The Wolf of Wall Street

The Wolf of Wall Street (Martin Scorsese, 2013)

Based on Jordan Belfort’s memoir of the same name, it is an extravagant retelling of the rise and the fall of a young stockbroker who ruled the financial world.

Optioned by its star Leonardo DiCaprio at the time the memoir was published, the actor wanted his long time collaborator Martin Scorsese to direct it. Scorsese hesitated for a long time before getting in this story much like he did when Robert De Niro proposed to him the story of Raging Bull. The old master, Martin Scorsese, was not sure he was the right director to tell this story of finance and debauchery. But when the project passed in the hands of Red Granite Pictures letting full control on his future film, Scorsese was fully in.

As much as I love most of Martin Scorsese’s films, read here Taxi Driver, Raging Bull, Goodfellas, The King of Comedy, The Departed, After Hours, The Last Temptation of Christ just to name a few, his later films have been hit or miss for me with his more recent and The Aviator for instance. It seems like Marty kind of lost some of his touch or his inspiration to make personal films. First, The Wolf of Wall Street needs to be rewrote and/or recut. Its considerable length of almost three hours of coke sniffing, pills, sex, and too few scenes of his financial crimes centers too much on the side effects of a man buried in endless money but a demonstration of how success can be overwhelming and lead to excesses of all sorts. Those lines are difficult to write because as much as I wanted to love, or at least like this film, I can not close my eyes on its weakest elements. Even with the little winks, or obvious if you prefer, to Citizen Kane.

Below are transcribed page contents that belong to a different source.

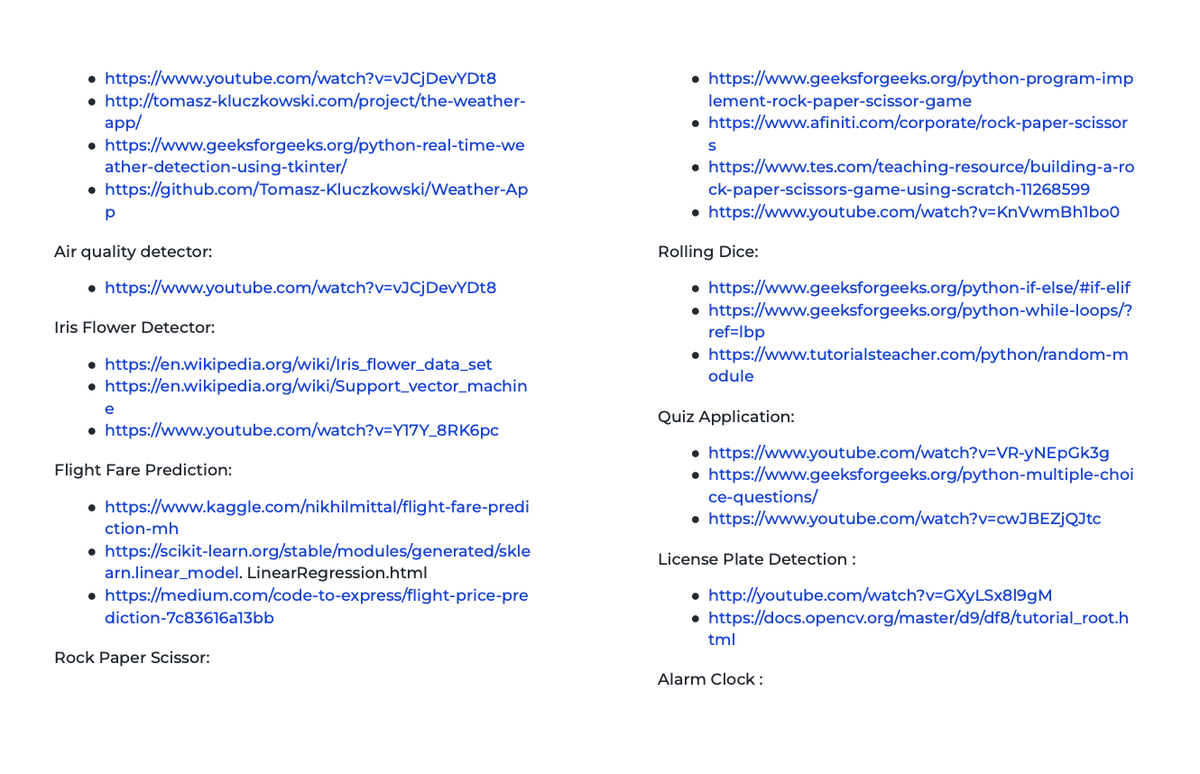 - https://www.youtube.com/watch?v=vJCjDevYDt8
- http://tomasz-kluczkowski.com/project/the-weather-app/
- https://www.geeksforgeeks.org/python-real-time-weather-detection-using-tkinter/
- https://github.com/Tomasz-Kluczkowski/Weather-App

Air quality detector:

- https://www.youtube.com/watch?v=vJCjDevYDt8

Iris Flower Detector:

- https://en.wikipedia.org/wiki/Iris_flower_data_set
- https://en.wikipedia.org/wiki/Support_vector_machine
- https://www.youtube.com/watch?v=Y17Y_8RK6pc

Flight Fare Prediction:

- https://www.kaggle.com/nikhilmittal/flight-fare-prediction-mh
- https://scikit-learn.org/stable/modules/generated/sklearn.linear_model. LinearRegression.html
- https://medium.com/code-to-express/flight-price-prediction-7c83616a13bb

Rock Paper Scissor:

- https://www.geeksforgeeks.org/python-program-implement-rock-paper-scissor-game
- https://www.afiniti.com/corporate/rock-paper-scissors
- https://www.tes.com/teaching-resource/building-a-rock-paper-scissors-game-using-scratch-11268599
- https://www.youtube.com/watch?v=KnVwmBh1bo0

Rolling Dice:

- https://www.geeksforgeeks.org/python-if-else/#if-elif
- https://www.geeksforgeeks.org/python-while-loops/?ref=lbp
- https://www.tutorialsteacher.com/python/random-module

Quiz Application:

- https://www.youtube.com/watch?v=VR-yNEpGk3g
- https://www.geeksforgeeks.org/python-multiple-choice-questions/
- https://www.youtube.com/watch?v=cwJBEZjQJtc

License Plate Detection :

- http://youtube.com/watch?v=GXyLSx8l9gM
- https://docs.opencv.org/master/d9/df8/tutorial_root.html

Alarm Clock :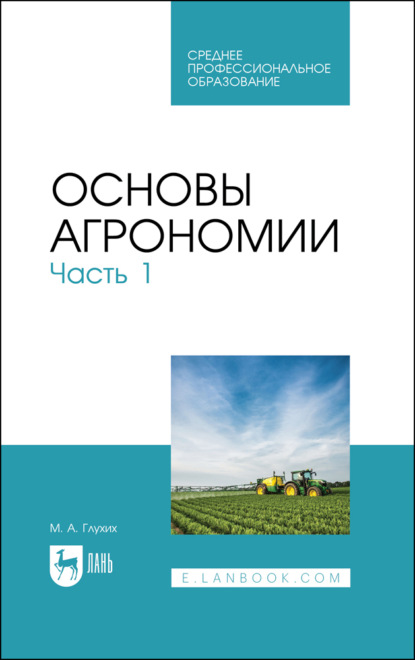 СРЕДНЕЕ ПРОФЕССИОНАЛЬНОЕ ОБРАЗОВАНИЕ

ОСНОВЫ АГРОНОМИИ

Часть 1

М. А. Глухих

ЛАНЬ

E.LANBOOK.COM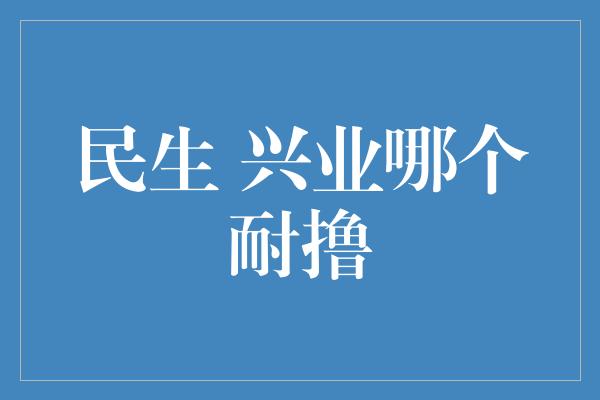 民生 兴业哪个耐撸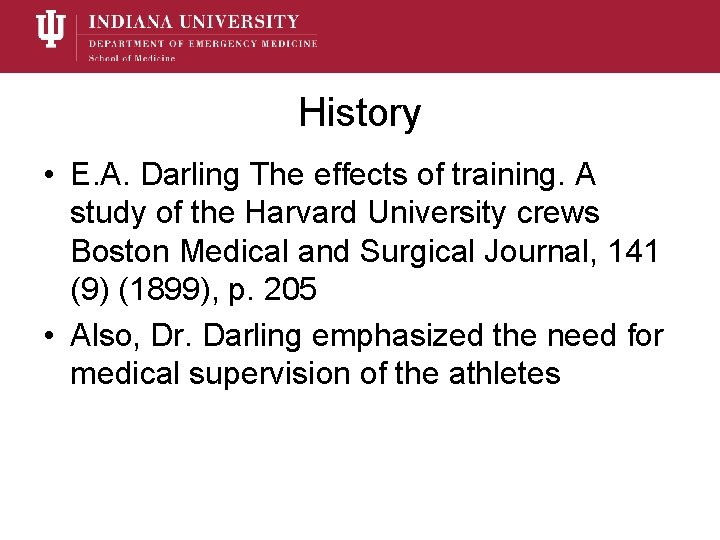 INDIANA UNIVERSITY
DEPARTMENT OF EMERGENCY MEDICINE
School of Medicine

History

• E.A. Darling The effects of training. A study of the Harvard University crews Boston Medical and Surgical Journal, 141 (9) (1899), p. 205

• Also, Dr. Darling emphasized the need for medical supervision of the athletes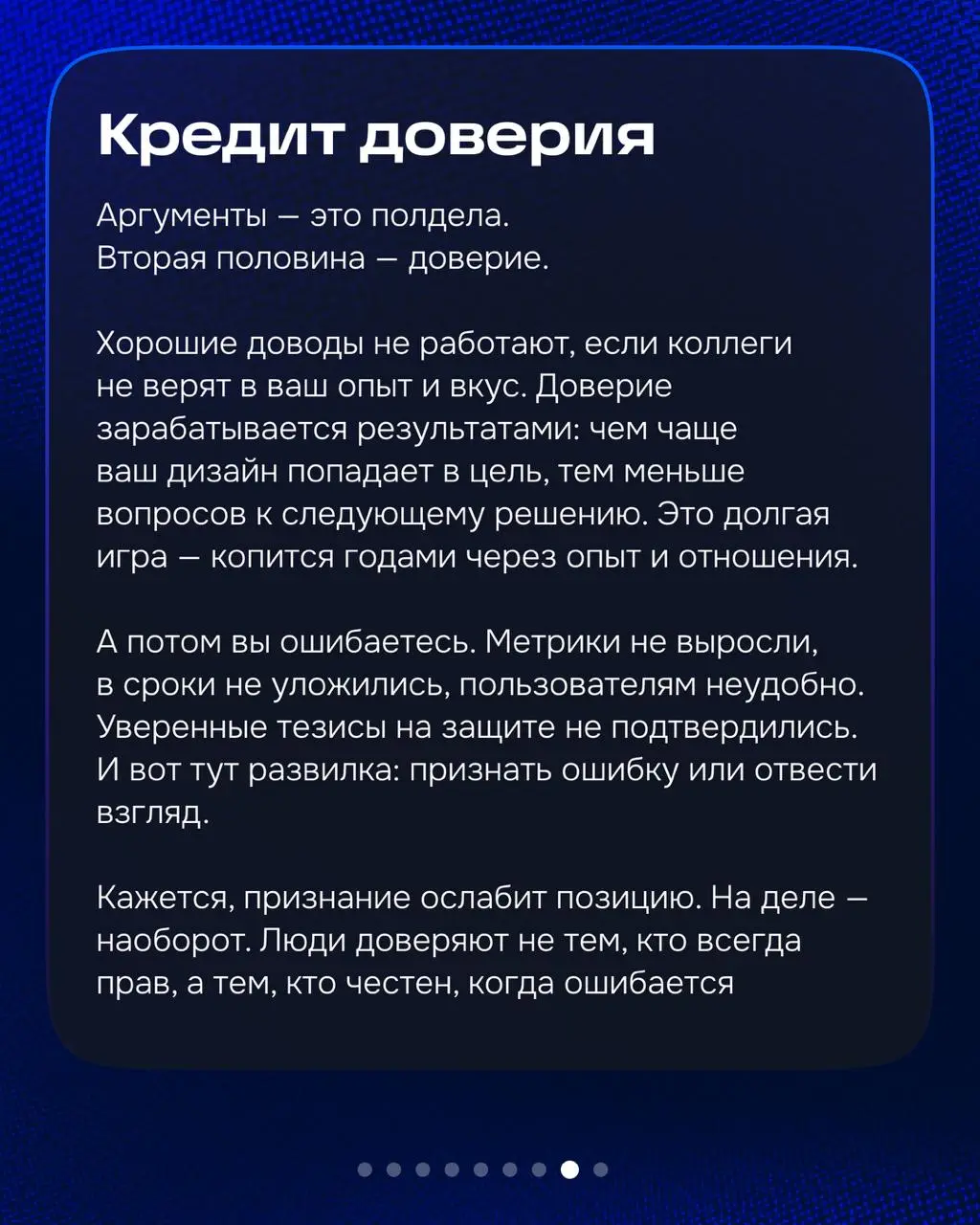 Кредит доверия

Аргументы — это полдела.
Вторая половина — доверие.

Хорошие доводы не работают, если коллеги не верят в ваш опыт и вкус. Доверие зарабатывается результатами: чем чаще ваш дизайн попадает в цель, тем меньше вопросов к следующему решению. Это долгая игра — копится годами через опыт и отношения.

А потом вы ошибаетесь. Метрики не выросли, в сроки не уложились, пользователям неудобно. Уверенные тезисы на защите не подтвердились. И вот тут развилка: признать ошибку или отвести взгляд.

Кажется, признание ослабит позицию. На деле — наоборот. Люди доверяют не тем, кто всегда прав, а тем, кто честен, когда ошибается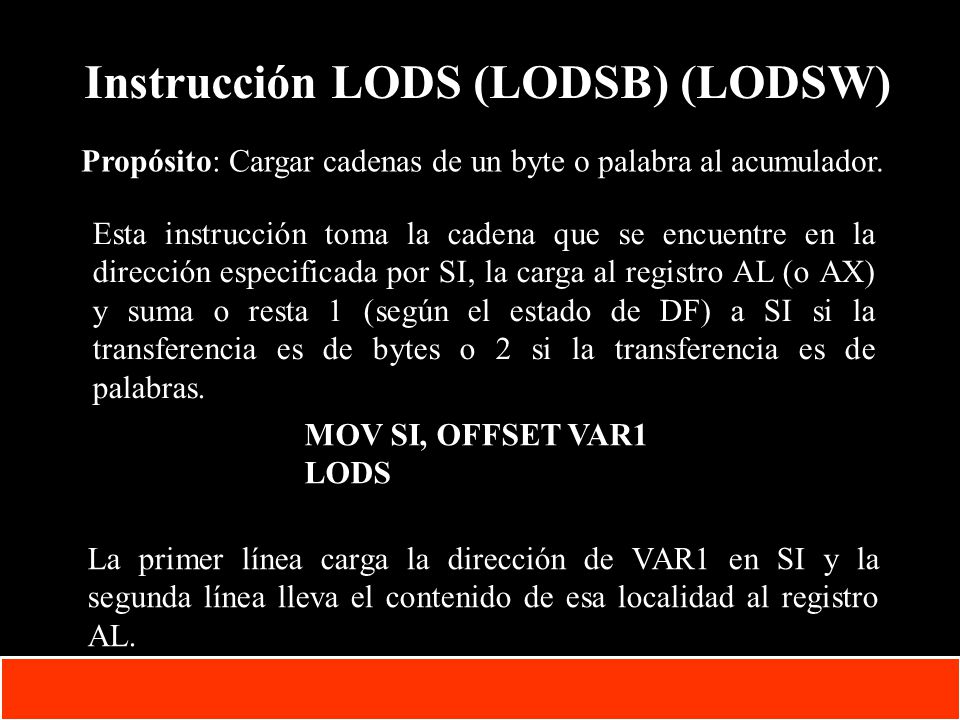 Instrucción LODS (LODSB) (LODSW)

Propósito: Cargar cadenas de un byte o palabra al acumulador.

Esta instrucción toma la cadena que se encuentre en la dirección especificada por SI, la carga al registro AL (o AX) y suma o resta 1 (según el estado de DF) a SI si la transferencia es de bytes o 2 si la transferencia es de palabras.

MOV SI, OFFSET VAR1
LODS

La primer línea carga la dirección de VAR1 en SI y la segunda línea lleva el contenido de esa localidad al registro AL.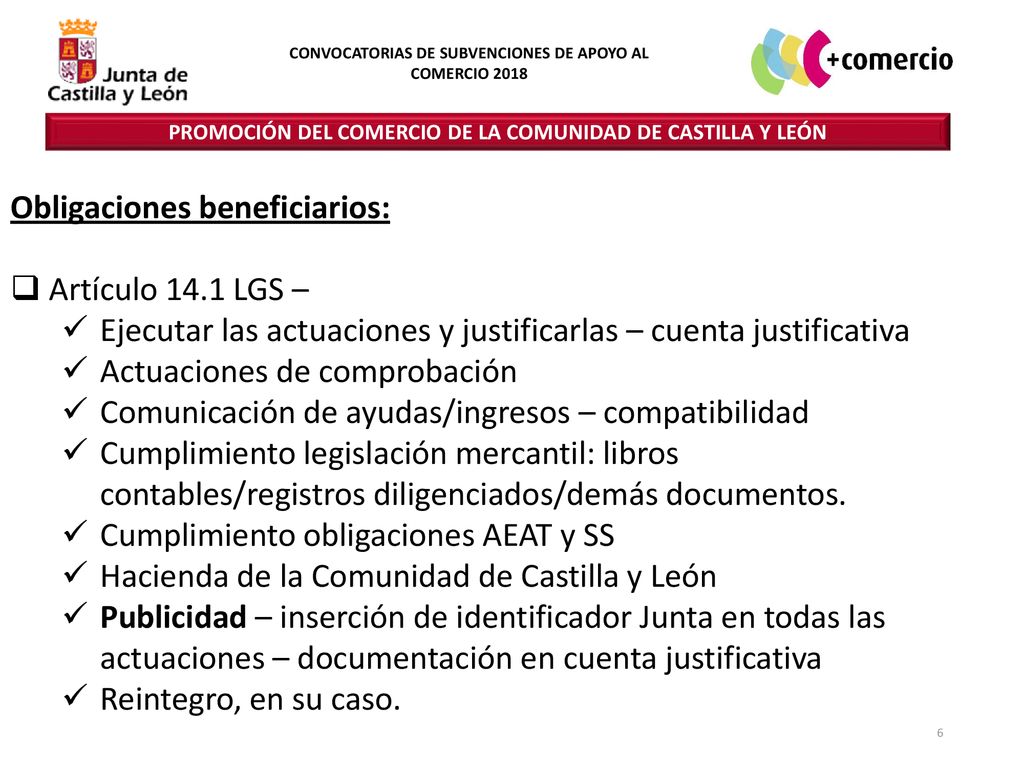 Junta de Castilla y León

CONVOCATORIAS DE SUBVENCIONES DE APOYO AL COMERCIO 2018

+comercio

PROMOCIÓN DEL COMERCIO DE LA COMUNIDAD DE CASTILLA Y LEÓN

Obligaciones beneficiarios:

❑ Artículo 14.1 LGS –
✓ Ejecutar las actuaciones y justificarlas – cuenta justificativa
✓ Actuaciones de comprobación
✓ Comunicación de ayudas/ingresos – compatibilidad
✓ Cumplimiento legislación mercantil: libros contables/registros diligenciados/demás documentos.
✓ Cumplimiento obligaciones AEAT y SS
✓ Hacienda de la Comunidad de Castilla y León
✓ Publicidad – inserción de identificador Junta en todas las actuaciones – documentación en cuenta justificativa
✓ Reintegro, en su caso.

6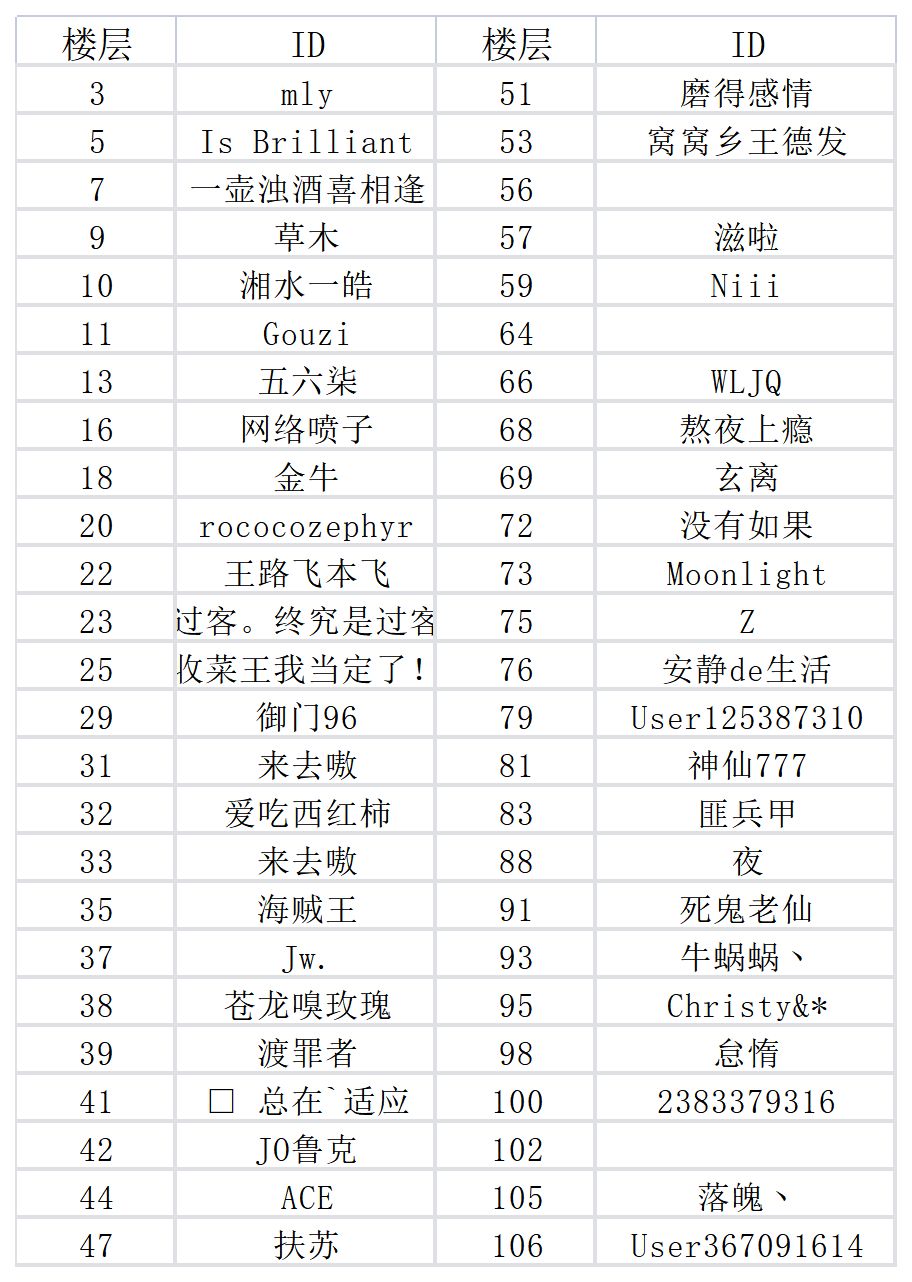 | 楼层 | ID | 楼层 | ID |
|---|---|---|---|
| 3 | mly | 51 | 磨得感情 |
| 5 | Is Brilliant | 53 | 窝窝乡王德发 |
| 7 | 一壶浊酒喜相逢 | 56 | |
| 9 | 草木 | 57 | 滋啦 |
| 10 | 湘水一皓 | 59 | Niii |
| 11 | Gouzi | 64 | |
| 13 | 五六柒 | 66 | WLJQ |
| 16 | 网络喷子 | 68 | 熬夜上瘾 |
| 18 | 金牛 | 69 | 玄离 |
| 20 | rococozephyr | 72 | 没有如果 |
| 22 | 王路飞本飞 | 73 | Moonlight |
| 23 | 过客。终究是过客 | 75 | Z |
| 25 | 收菜王我当定了! | 76 | 安静de生活 |
| 29 | 御门96 | 79 | User125387310 |
| 31 | 来去嗷 | 81 | 神仙777 |
| 32 | 爱吃西红柿 | 83 | 匪兵甲 |
| 33 | 来去嗷 | 88 | 夜 |
| 35 | 海贼王 | 91 | 死鬼老仙 |
| 37 | Jw. | 93 | 牛蜗蜗、 |
| 38 | 苍龙嗅玫瑰 | 95 | Christy&* |
| 39 | 渡罪者 | 98 | 怠惰 |
| 41 | □ 总在`适应 | 100 | 2383379316 |
| 42 | JO鲁克 | 102 | |
| 44 | ACE | 105 | 落魄、 |
| 47 | 扶苏 | 106 | User367091614 |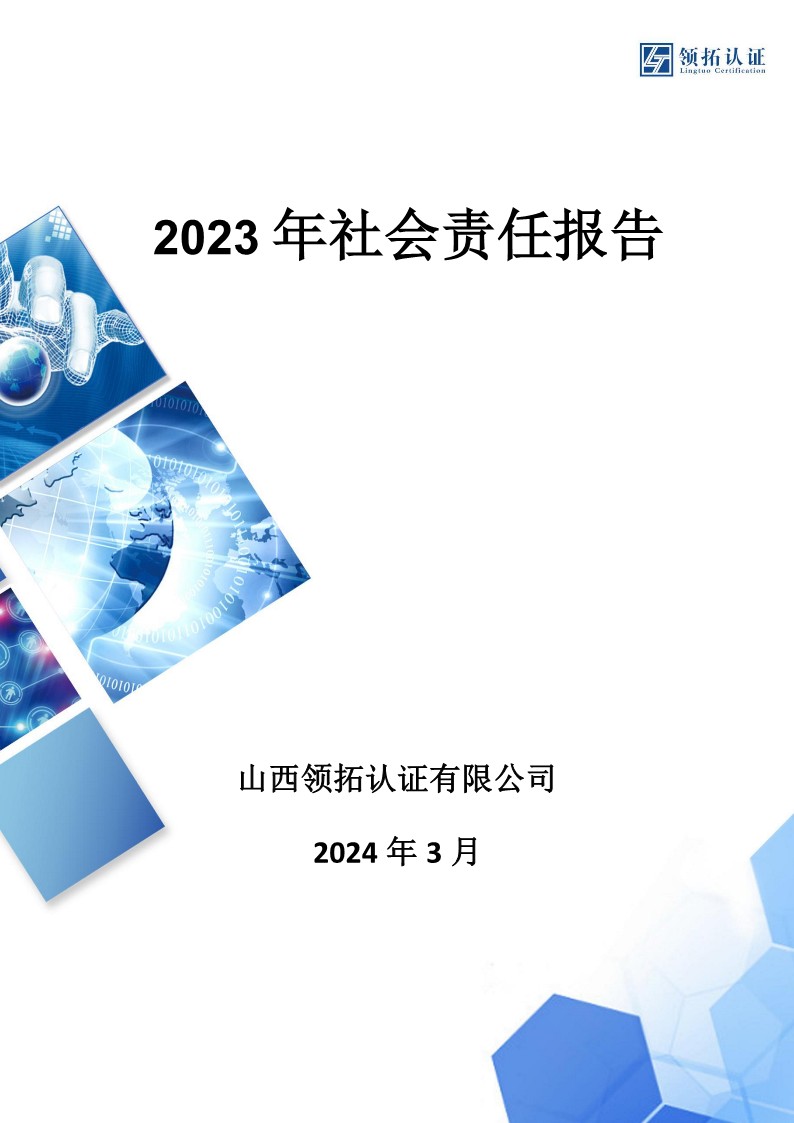 领拓认证
Lingtuo Certification

2023 年社会责任报告

山西领拓认证有限公司

2024 年 3 月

Terence Winter’s script needed rewrite and I can’t believe that it exists a four hour long cut of this already too long misdemeanor. At some point, a tighter story still centered on drug abuse and the ugliness of its central character would have been proved even more efficient. With Scorsese’s storytelling, he doesn’t need to much images to tell clear ideas. Here there’s a definite stall in the story and it develops not enough on character psychology.

Speaking of character, the wolf himslef, Belfort played by DiCaprio is another rendition of Leo still playing himself and giving another linear performance that he seems to enjoy a little too much. Over the top and far beyond. Still, it was DiCaprio in a movie. Portraying a unsympathetic character like Jordan Belfort and trying to make it as great as Henry Hill in Goodfellas was too much for the young Leo to chew. Sure he has a swagger and he was easily connecting with the man he was portraying, but he seems to not really let Belfort becomes him. He tries to impersonate without real success. Same for his co-star Jonah Hill who’s again stoney Hill in a movie. Nothing to wet your pants with.

Finally, I would not call it a turkey but I’m very disappointed with this movie that I was genuinely looking forward this year. Sure it’s Scorsese and the interest is there but it is one of his lesser films that as an enthusiast of the aforementioned film from him I’ll definitely not rank amongst my favorites. Below average and it hurts me to state this since I love Marty so much as a director, film buff, and film historian.